Big.Wide <- pivot_wider(kids, id_cols = c(state,year), names_from = "variable", values_from = c("raw","inf_adj","inf_adj_perchild"))
Big.Wide
## # A tibble: 1,020 x 71
## state year raw_PK12ed raw_highered raw_edsubs raw_edservs raw_pell
## <chr> <int> <dbl> <dbl> <dbl> <dbl> <dbl>
## 1 Alab… 1997 3271969 956505 107733 246057 120833.

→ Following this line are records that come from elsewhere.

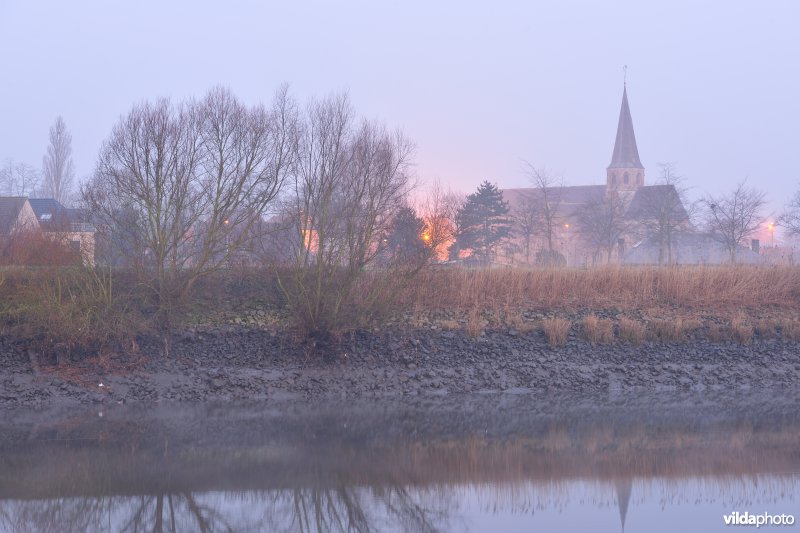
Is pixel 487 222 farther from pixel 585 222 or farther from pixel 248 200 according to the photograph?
pixel 248 200

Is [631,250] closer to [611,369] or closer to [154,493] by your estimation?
[611,369]

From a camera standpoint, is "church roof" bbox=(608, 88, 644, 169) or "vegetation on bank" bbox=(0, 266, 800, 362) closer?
"vegetation on bank" bbox=(0, 266, 800, 362)

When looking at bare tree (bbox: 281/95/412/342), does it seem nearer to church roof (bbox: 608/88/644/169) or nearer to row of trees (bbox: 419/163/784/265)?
row of trees (bbox: 419/163/784/265)

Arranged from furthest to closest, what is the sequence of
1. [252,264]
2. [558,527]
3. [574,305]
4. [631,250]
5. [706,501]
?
[631,250], [574,305], [252,264], [706,501], [558,527]

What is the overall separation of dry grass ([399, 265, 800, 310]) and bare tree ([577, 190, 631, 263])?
63.0ft

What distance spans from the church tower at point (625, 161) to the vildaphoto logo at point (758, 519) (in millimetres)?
86398

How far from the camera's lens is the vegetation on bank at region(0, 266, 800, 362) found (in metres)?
22.7

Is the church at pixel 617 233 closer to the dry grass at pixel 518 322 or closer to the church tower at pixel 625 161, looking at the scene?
the dry grass at pixel 518 322

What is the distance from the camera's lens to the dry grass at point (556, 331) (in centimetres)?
2534

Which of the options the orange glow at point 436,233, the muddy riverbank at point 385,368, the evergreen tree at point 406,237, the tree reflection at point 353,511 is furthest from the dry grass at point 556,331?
the tree reflection at point 353,511

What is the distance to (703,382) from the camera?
24.5 meters

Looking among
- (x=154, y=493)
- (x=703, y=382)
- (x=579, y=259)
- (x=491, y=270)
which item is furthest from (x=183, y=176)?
(x=579, y=259)

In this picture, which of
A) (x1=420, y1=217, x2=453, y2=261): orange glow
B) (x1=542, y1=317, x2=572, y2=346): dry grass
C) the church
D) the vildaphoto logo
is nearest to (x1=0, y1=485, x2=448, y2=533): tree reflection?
the vildaphoto logo

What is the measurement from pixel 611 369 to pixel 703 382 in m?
2.68
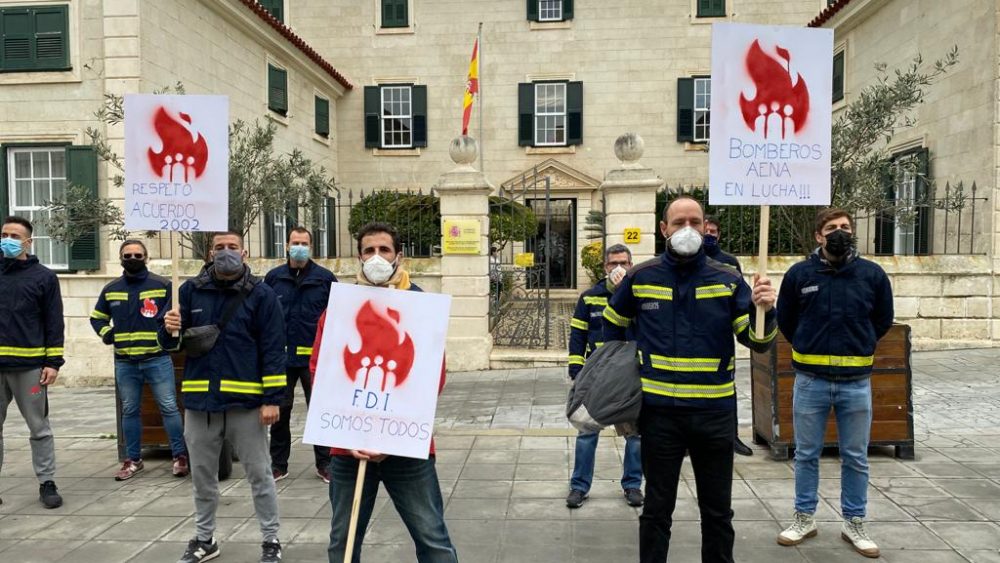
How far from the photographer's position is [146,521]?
4.96 meters

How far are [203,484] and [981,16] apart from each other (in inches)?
521

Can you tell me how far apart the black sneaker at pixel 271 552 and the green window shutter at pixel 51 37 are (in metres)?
10.2

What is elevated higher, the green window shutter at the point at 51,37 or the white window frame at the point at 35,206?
the green window shutter at the point at 51,37

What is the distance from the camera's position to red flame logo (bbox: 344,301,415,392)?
10.7 ft

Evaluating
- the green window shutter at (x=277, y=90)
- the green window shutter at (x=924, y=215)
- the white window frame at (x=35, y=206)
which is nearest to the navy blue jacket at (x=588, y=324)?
the white window frame at (x=35, y=206)

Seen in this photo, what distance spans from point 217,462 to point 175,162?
82.3 inches

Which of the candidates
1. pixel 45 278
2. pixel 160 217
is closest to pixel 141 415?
pixel 45 278

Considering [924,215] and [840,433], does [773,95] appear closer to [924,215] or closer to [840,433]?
[840,433]

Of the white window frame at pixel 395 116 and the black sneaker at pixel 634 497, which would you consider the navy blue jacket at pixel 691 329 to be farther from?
the white window frame at pixel 395 116

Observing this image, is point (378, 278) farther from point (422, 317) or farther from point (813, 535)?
point (813, 535)

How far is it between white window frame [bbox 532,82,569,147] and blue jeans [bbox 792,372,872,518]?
Result: 17782mm

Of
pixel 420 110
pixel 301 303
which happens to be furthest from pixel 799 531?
pixel 420 110

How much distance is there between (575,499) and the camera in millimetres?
5047

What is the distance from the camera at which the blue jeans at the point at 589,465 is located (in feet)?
16.9
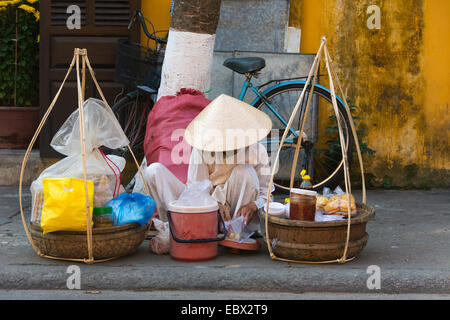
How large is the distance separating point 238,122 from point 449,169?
3.43 m

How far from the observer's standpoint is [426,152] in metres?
6.48

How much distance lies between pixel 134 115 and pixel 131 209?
226cm

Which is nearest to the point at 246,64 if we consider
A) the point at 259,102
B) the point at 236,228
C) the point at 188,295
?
the point at 259,102

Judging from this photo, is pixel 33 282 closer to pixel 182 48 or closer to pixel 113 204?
pixel 113 204

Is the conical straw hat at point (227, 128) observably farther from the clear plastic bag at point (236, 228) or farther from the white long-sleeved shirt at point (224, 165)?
the clear plastic bag at point (236, 228)

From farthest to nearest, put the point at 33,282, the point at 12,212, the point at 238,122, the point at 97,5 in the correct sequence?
1. the point at 97,5
2. the point at 12,212
3. the point at 238,122
4. the point at 33,282

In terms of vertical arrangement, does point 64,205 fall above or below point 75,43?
below

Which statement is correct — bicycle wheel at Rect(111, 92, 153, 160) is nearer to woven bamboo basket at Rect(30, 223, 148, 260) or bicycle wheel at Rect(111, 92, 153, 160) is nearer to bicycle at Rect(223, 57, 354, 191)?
bicycle at Rect(223, 57, 354, 191)

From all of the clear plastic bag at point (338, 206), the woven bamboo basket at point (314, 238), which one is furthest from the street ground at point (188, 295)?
the clear plastic bag at point (338, 206)

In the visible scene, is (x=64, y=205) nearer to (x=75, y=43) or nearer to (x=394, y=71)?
(x=75, y=43)

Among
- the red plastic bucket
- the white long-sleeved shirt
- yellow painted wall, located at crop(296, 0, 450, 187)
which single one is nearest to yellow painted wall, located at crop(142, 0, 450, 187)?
yellow painted wall, located at crop(296, 0, 450, 187)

## 2 Alas… 1997 1042311 209433 5550 52355 7575.
## 3 Ariz… 1997 3388165 847032 111735 170281 120450.
## 4 Arka… 1997 1960613 457171 62447 189808 65904.
## 5 Cali… 1997 28708364 6858657 1121672 943805 775292.
## 6 Colo… 1997 3332994 861733 84129 77419 79004.
## 7 Conn… 1997 4014870 502177 71053 138932 36453.
## 8 Dela… 1997 776825 185114 31284 81880 9965.
## 9 Dist… 1997 544051 56693 0 0 18972.
## 10 Flor… 1997 11498394 2039186 391935 269777 318611.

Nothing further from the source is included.